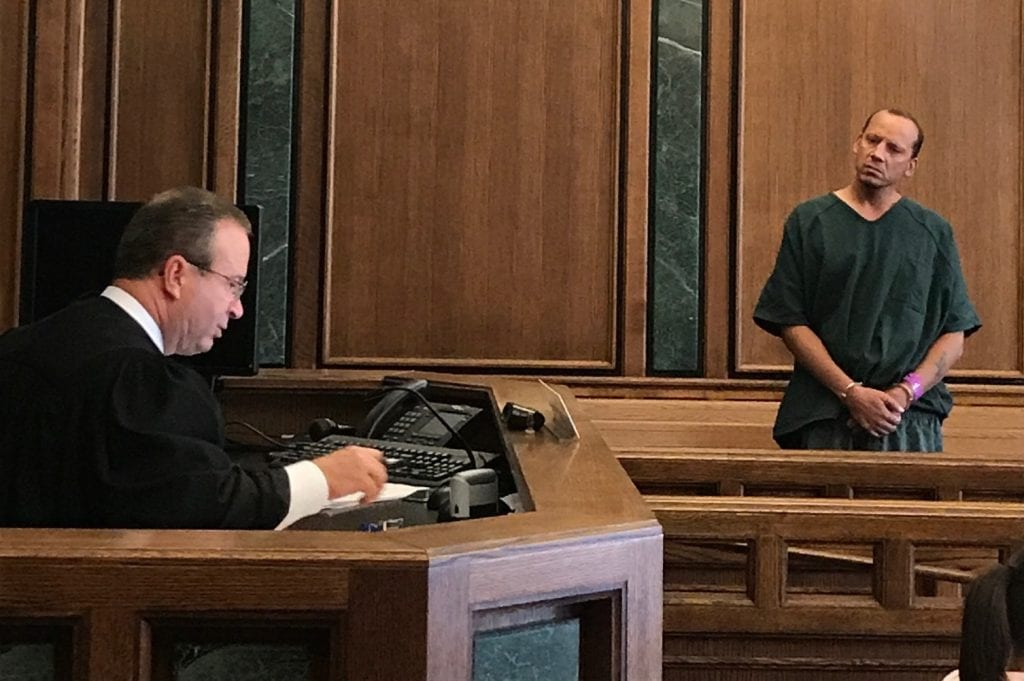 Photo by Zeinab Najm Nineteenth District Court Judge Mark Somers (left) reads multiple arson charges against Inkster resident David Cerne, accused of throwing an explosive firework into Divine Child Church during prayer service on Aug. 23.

^^^^^^^^^^^^^^^^

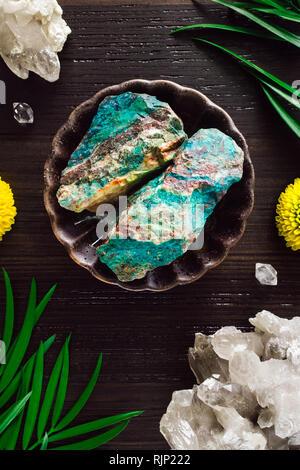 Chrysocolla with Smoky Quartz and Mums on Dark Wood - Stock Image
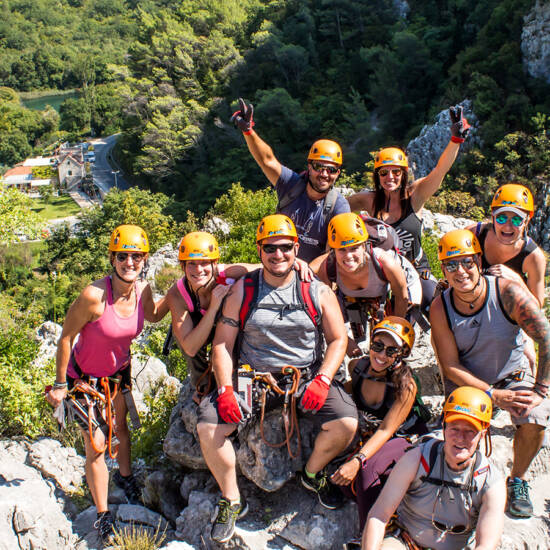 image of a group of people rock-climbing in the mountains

^^^^^^^^^^^^^^^^

→ Work required:
Take the entries above and copy exactly the lines starting at the one with "Chrysocolla with Smoky" and ending at the one with "image of a group"; nothing outside that span, and no pictures.

→ Task solution:
 Chrysocolla with Smoky Quartz and Mums on Dark Wood - Stock Image
 image of a group of people rock-climbing in the mountains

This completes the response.